說完,江老夫人朝已經被張太太扶起身來的趙群芳招手道:“孩子,過來坐我身邊。”
張太太扶著趙群芳走到江老夫人身邊,然后轉身向秦老太太福身問好,然后壓低聲音說道:“老太太讓青虎幫的人追殺人我等的事,若是我等向衙門遞了狀子,不要說榮遠伯府,就怕宮里那位,也怕救不了你。

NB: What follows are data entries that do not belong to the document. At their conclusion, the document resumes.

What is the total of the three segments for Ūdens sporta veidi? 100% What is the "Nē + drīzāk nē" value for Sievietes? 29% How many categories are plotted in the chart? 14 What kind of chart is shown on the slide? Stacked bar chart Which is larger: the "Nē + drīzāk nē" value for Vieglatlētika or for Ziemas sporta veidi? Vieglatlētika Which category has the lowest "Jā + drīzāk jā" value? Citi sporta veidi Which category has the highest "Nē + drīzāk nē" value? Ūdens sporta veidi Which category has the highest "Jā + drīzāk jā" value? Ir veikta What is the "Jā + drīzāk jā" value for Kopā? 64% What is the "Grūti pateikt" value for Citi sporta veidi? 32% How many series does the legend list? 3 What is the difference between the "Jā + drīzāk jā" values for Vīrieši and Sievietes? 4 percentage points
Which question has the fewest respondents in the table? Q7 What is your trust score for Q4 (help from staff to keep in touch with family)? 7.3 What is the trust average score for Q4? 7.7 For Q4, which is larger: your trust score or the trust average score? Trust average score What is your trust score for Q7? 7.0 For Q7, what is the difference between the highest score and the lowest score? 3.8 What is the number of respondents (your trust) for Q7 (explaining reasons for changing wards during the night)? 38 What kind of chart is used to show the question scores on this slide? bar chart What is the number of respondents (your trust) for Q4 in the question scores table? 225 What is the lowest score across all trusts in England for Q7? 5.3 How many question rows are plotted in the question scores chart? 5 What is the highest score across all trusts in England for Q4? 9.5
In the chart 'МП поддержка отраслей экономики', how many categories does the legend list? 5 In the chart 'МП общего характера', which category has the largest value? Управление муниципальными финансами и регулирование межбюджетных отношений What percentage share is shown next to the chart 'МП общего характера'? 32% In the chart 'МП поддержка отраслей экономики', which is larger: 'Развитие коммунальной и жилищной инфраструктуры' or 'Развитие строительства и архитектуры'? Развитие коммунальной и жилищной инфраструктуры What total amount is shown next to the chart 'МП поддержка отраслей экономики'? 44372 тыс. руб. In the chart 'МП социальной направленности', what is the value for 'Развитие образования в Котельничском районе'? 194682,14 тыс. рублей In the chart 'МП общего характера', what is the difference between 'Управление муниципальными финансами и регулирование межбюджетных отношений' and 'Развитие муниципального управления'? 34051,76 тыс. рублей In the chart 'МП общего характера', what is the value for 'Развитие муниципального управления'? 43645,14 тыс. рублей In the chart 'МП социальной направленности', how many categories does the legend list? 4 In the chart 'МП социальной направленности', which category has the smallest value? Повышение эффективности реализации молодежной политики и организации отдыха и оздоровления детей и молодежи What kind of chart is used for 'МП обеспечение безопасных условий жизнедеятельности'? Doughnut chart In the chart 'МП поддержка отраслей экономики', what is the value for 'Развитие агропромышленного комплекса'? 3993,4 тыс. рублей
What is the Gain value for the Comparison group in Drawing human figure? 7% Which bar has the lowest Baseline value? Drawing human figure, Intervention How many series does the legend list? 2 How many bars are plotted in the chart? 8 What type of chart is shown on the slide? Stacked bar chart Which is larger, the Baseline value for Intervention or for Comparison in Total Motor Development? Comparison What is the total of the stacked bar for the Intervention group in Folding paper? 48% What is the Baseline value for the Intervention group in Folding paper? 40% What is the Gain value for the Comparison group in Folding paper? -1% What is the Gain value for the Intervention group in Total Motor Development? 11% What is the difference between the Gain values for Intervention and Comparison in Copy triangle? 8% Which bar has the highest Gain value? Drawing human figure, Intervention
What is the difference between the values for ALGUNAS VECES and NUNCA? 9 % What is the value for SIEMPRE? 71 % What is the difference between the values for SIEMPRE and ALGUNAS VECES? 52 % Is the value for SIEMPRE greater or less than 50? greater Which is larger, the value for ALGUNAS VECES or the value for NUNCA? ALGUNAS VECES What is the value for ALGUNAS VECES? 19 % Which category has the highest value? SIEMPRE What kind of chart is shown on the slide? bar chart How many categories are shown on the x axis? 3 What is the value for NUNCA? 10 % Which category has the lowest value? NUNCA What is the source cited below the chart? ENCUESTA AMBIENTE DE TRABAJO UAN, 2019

”
秦老太太側頭看著張太太淡然的臉,明明她說話的聲音極低,她卻覺得全屋的人都聽見一般。
秦老太太緊張得環顧四周,見眾人都盯著她,好像眾人看穿她一般,害怕的感覺從腳底升起,身子不由得顫栗起來。
何老夫人瞄一眼秦老太太,接著說道:“事情的前因后果大家也知曉了,老婆子今兒舉辦宴會,是為群芳這丫頭舉辦的,從今兒起,我認下趙群芳為義女。趙群芳便是我鎮遠候府的女兒。”
說到這兒,何老夫人對秦老太太說道:“今兒,我本是把你當成群芳的母親請過來,把你奉為坐上賓。
沒有想到,你竟然如此苛待群芳一家,既然在青城時,群芳已經從白府分家出來,而且沒有分白府一文錢的家業,還給了你十年的贍養銀子。
那從今往后,群芳一家和你,就是各家門,立家戶,各過各的日子。
你或是再去為難群芳一家,那就是為難我鎮遠候府。
你可聽明白了。想想你對他們所做的事,再看看他們待你,我都替你臉紅。”
秦老太太強了一輩子,也犟了一輩子,即便是到了此時,還梗著脖子,“何清云,你至于為一個賤人,得罪我,得罪榮遠伯府?”
何老夫人冷冷的看著秦老太太,又看了一眼黃老夫人,“秦懷玉,得罪你,我沒有任何畏懼。
至于榮遠伯府,如今的你,已經代表不了榮遠伯府了。
就算榮遠伯府還護著你,你今天當著眾人的面,說的一堆話,囂張跋扈到極致,無視國法,草菅人命,不管你的手段是否得逞,你說那些誅心的話,榮遠伯還是想想如何面對言官的彈劾吧。”
黃老夫人被秦老太太氣得臉都灰了,她見過蠢的,沒有見過這么蠢的。
黃老夫人站起身來對何老夫人欠身道別,走到秦老太太身邊,“大姐把家事鬧到候府的宴會上來,鬧到這個份上,還不走?是嫌丟人丟得還不夠嗎?”
說完。黃老夫人帶著媳婦匆匆的離開。
孫氏與方氏見到舅母離開,忙上前扶著秦老太太離開。
秦懷玉跟著孫氏和方氏踏出何老夫人的院子,一直走出帷篷。
一股冷風吹來,讓她打了個激靈,人跟著回過神來,隨即腦子里閃過之前的一幕幕。
秦懷玉冷靜下來后,理智漸漸回籠,她突然明白過來,今天發生的事好像是針對她的。
秦懷玉回頭看看歡聲笑語的帷篷,心里恨極何清云,她想再次回去跟何清云對撕,卻被孫氏和方氏拉著。